This must be a massive tome in print but the only way you can tell on the Kindle is the little percentage gauge at the bottom of the screen which barely moves as you plough through page after page. I'm so glad not to have been lifting the print version for the last month!
Trollope always amazes me by his ability to capture how people behave in a way that is still totally relevant.
In this novel (not part of a series as far as I can tell) he describes the largely metropolitan lives of a group of Victorian nobles and upper middle class people who have all become involved with Melmotte, a shadowy, wealthy and unscrupulous character who ensnares them all with hopes of marrying, inheriting, robbing, gambling or trading his money.
There are several commentaries on marriage and whether love and money and happiness all go together (of course not) as well as the way in which a con man can trick people (or an entire city) into thinking he's wealthy beyond the need for credit checks.
Be warned, however, there are lots of references to Jews as despised money grabbers in this, although at least one is specifically described as honest and gentleman-like (even if he does look like a greasy fat butcher!)
Young men in this novel epitomise the idle rich: the gambling, boozing, hunting stereotype and the effects of such behaviour is spelled out clearly.

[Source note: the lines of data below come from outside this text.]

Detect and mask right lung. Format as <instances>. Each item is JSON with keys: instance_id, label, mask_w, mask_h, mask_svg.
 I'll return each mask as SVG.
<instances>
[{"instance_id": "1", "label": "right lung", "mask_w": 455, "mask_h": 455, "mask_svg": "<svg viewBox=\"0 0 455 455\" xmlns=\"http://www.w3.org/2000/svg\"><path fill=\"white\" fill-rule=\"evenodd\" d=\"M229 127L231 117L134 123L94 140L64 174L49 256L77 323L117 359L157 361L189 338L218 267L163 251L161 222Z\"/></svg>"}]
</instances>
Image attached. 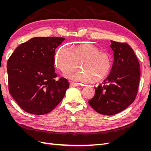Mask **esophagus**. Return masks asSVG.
Segmentation results:
<instances>
[{
    "instance_id": "1",
    "label": "esophagus",
    "mask_w": 151,
    "mask_h": 151,
    "mask_svg": "<svg viewBox=\"0 0 151 151\" xmlns=\"http://www.w3.org/2000/svg\"><path fill=\"white\" fill-rule=\"evenodd\" d=\"M79 86V85L77 83H73V82H70V87H77V86Z\"/></svg>"
}]
</instances>
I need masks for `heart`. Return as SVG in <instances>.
<instances>
[{
    "mask_svg": "<svg viewBox=\"0 0 151 151\" xmlns=\"http://www.w3.org/2000/svg\"><path fill=\"white\" fill-rule=\"evenodd\" d=\"M56 64L62 72H67L76 68L81 63L83 70L66 73L65 76L73 81L86 83L93 79L94 81L103 79L111 67L110 55L101 52L90 43L76 47H63L56 55Z\"/></svg>",
    "mask_w": 151,
    "mask_h": 151,
    "instance_id": "1",
    "label": "heart"
}]
</instances>
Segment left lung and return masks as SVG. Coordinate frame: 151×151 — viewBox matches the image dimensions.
Listing matches in <instances>:
<instances>
[{"label":"left lung","instance_id":"left-lung-1","mask_svg":"<svg viewBox=\"0 0 151 151\" xmlns=\"http://www.w3.org/2000/svg\"><path fill=\"white\" fill-rule=\"evenodd\" d=\"M110 47L114 52L111 72L102 84L94 88V96L88 101L104 115H115L134 101L140 77L139 60L129 44L111 40Z\"/></svg>","mask_w":151,"mask_h":151}]
</instances>
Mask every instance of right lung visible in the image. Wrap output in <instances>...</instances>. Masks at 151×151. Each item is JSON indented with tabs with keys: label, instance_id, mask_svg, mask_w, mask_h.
Here are the masks:
<instances>
[{
	"label": "right lung",
	"instance_id": "add662e5",
	"mask_svg": "<svg viewBox=\"0 0 151 151\" xmlns=\"http://www.w3.org/2000/svg\"><path fill=\"white\" fill-rule=\"evenodd\" d=\"M61 37H35L21 44L7 63L9 91L18 105L31 114L42 115L55 108L64 97L69 83L56 80L55 51Z\"/></svg>",
	"mask_w": 151,
	"mask_h": 151
}]
</instances>
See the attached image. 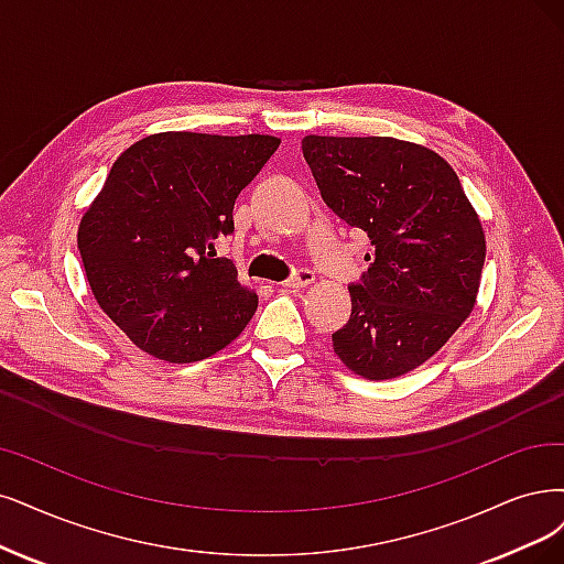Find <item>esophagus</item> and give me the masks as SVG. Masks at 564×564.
I'll use <instances>...</instances> for the list:
<instances>
[{
  "instance_id": "esophagus-1",
  "label": "esophagus",
  "mask_w": 564,
  "mask_h": 564,
  "mask_svg": "<svg viewBox=\"0 0 564 564\" xmlns=\"http://www.w3.org/2000/svg\"><path fill=\"white\" fill-rule=\"evenodd\" d=\"M314 281H316V274H314V271L300 269L293 279H288V281L283 283V288H288V290H304V288H308V285L314 283Z\"/></svg>"
}]
</instances>
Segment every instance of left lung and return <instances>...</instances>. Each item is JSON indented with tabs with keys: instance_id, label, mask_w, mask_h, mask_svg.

Young women are clear about their annoyance with restricted lives but do have a voice in Trollope's world and can influence their own fates, even if it is usually about their own marital prospects. But this is not a romantic novel, even though there are lovers in it. Older characters, including women, are shown to shape and influence events and, more importantly, opinions.
I'm 92% through and can see much of the ending coming but am still enjoying it. If you're good at ploughing through something epic, read it!